══ Supplied material

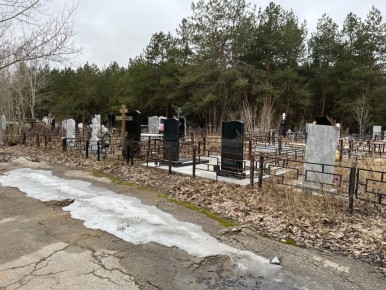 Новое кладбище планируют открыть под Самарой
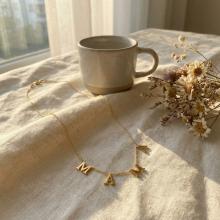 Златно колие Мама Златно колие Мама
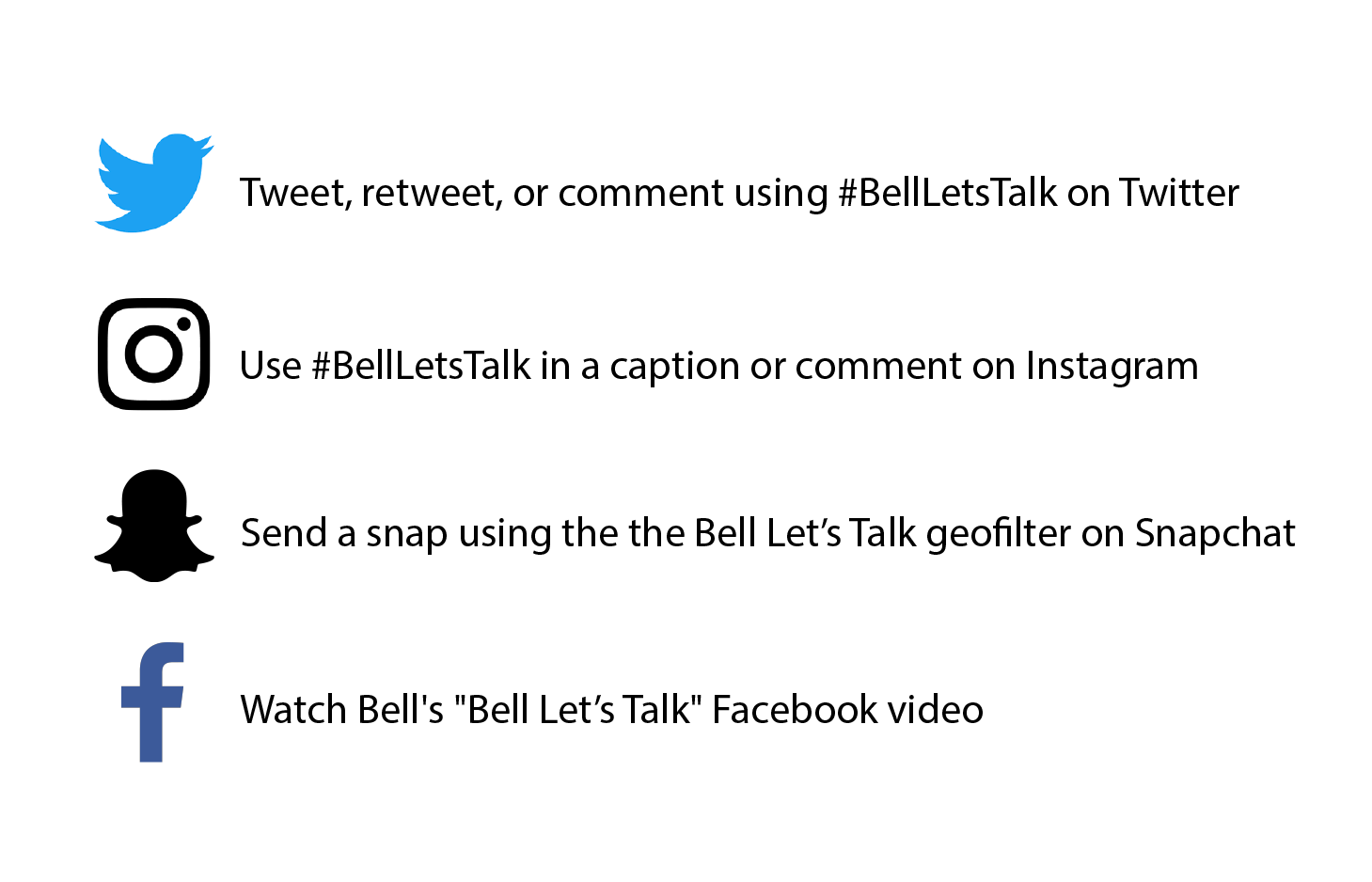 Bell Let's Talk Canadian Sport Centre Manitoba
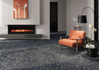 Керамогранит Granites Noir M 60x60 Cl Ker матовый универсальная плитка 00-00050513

════

Everything in the listing must be copied exactly except the pictures.

 Новое кладбище планируют открыть под Самарой
 Златно колие Мама Златно колие Мама
 Bell Let's Talk Canadian Sport Centre Manitoba
 Керамогранит Granites Noir M 60x60 Cl Ker матовый универсальная плитка 00-00050513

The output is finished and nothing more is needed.